- [Assigned task 1]: In the Martlet aircraft text, write out everything from "Only one Martlet, the" down to "- 200 (G-AAII)", switching "summer" to "autumn".
- [Assigned task 2]: Decide whether each statement agrees with the Martlet aircraft text, answering yes or no and quoting the words that decide it: (a) The restored aircraft returned to flight in September 2000. (b) The prototype first flew with a Genet II engine. (c) Two Martlets survived the war.
- [Assigned task 3]: Write the next part of the Martlet aircraft text, starting after its last line.

- [Page text]:
****************************************
Only one Martlet, the Genet Major engined G-AAYX survived the war. This aircraft was owned for a number of years by F G Miles who used it as a personal mount while based at Woodley near Reading. The aircraft is now part of The Shuttleworth Collection based at Old Warden Aerodrome and underwent an extensive restoration, with return to flight in September 2000. The aircraft is now on permanent display as part of The Collection and is flown at home air displays during the summer months.

==Variants==
Data from: British civil aircraft, 1919-1972 Volume III
- 200 (G-AAII)
Prototype first flew with an ABC Hornet later fitted with an 85 hp Armstrong-Siddeley Genet II engine.
- 201 (G-AAVD)
First production aircraft with a Genet II engine.
- 202 (G-AAYX)
****************************************
- [Data records]:
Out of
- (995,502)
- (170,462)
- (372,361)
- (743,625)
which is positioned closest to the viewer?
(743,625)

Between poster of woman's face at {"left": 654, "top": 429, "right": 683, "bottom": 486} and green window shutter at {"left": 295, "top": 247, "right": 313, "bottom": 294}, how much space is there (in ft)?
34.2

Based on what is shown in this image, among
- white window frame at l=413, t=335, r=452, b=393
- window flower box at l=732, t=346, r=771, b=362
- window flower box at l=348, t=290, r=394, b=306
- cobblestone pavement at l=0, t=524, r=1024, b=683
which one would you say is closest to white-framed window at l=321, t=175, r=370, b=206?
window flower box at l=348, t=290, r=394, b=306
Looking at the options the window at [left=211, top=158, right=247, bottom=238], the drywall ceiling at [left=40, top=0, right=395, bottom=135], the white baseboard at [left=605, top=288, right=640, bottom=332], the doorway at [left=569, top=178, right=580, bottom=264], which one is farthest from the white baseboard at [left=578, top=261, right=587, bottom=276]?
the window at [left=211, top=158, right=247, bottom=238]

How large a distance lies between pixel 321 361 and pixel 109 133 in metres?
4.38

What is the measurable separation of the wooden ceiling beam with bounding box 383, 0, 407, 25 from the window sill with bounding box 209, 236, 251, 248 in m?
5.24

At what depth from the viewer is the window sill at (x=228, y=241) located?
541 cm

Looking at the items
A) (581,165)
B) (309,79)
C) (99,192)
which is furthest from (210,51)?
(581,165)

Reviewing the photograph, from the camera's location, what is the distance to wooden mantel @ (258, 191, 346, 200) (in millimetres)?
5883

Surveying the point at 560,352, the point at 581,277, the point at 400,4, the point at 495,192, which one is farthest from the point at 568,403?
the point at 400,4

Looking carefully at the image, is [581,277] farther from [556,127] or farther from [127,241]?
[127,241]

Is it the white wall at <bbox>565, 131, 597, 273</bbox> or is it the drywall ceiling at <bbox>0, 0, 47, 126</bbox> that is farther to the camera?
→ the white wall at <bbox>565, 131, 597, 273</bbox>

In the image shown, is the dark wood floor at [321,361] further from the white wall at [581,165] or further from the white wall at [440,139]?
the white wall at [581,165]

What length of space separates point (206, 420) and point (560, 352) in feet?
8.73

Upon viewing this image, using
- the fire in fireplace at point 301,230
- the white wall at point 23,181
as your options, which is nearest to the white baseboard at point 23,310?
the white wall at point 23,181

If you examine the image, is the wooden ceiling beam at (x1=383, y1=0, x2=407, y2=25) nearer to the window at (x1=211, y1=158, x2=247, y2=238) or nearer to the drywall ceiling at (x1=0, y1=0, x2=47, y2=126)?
****************************************
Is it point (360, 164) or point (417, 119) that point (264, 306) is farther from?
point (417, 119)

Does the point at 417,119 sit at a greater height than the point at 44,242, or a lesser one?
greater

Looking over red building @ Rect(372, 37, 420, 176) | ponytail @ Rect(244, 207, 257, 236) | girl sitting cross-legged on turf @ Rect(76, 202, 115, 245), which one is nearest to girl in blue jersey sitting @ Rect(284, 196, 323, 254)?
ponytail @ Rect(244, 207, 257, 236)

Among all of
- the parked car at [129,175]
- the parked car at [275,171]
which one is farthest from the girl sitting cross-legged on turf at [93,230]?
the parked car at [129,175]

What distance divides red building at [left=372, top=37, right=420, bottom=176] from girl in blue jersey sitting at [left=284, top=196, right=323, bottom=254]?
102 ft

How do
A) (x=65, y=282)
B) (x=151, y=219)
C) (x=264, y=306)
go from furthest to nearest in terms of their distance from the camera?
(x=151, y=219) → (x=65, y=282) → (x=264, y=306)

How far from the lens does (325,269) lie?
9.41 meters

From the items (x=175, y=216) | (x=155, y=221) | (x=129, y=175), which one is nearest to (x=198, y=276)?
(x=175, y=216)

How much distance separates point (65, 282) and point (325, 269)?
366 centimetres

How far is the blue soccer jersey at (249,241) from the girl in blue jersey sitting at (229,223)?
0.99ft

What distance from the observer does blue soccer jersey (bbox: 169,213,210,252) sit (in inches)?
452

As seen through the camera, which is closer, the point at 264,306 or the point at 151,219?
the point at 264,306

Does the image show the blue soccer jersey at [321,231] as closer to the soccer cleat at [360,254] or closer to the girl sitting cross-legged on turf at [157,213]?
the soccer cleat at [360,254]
****************************************
- [Answer box 1]:
Only one Martlet, the Genet Major engined G-AAYX survived the war. This aircraft was owned for a number of years by F G Miles who used it as a personal mount while based at Woodley near Reading. The aircraft is now part of The Shuttleworth Collection based at Old Warden Aerodrome and underwent an extensive restoration, with return to flight in September 2000. The aircraft is now on permanent display as part of The Collection and is flown at home air displays during the autumn months.

==Variants==
Data from: British civil aircraft, 1919-1972 Volume III
- 200 (G-AAII)

- [Answer box 2]:
(a) Yes: "with return to flight in September 2000"
(b) No: "Prototype first flew with an ABC Hornet later fitted with an 85 hp Armstrong-Siddeley Genet II engine."
(c) No: "Only one Martlet, the Genet Major engined G-AAYX survived the war."

- [Answer box 3]:
Second production aircraft with an Armstrong-Siddeley Genet Major engine and untapered ailerons. Later operated by Butlins and now remains airworthy with the Shuttleworth Trust.
- 203 (G-AAYZ)
Third Production aircraft with a de Havilland Gipsy II engine built for F.E. Guest.
- 204 (G-ABBN)
Fourth production aircraft with a Genet II engine built for the Marquess of Douglas and Clydesdale.
- 205 (G-ABIF)
Fifth production aircraft with a Genet II engine for Miss Maxine Freeman-Thomas (who later became Mrs F.G. Miles).
- Metal Martlet
The Metal Martlet, despite its name had little in common with the Martlet. One completed, not a success and a second aircraft was not completed.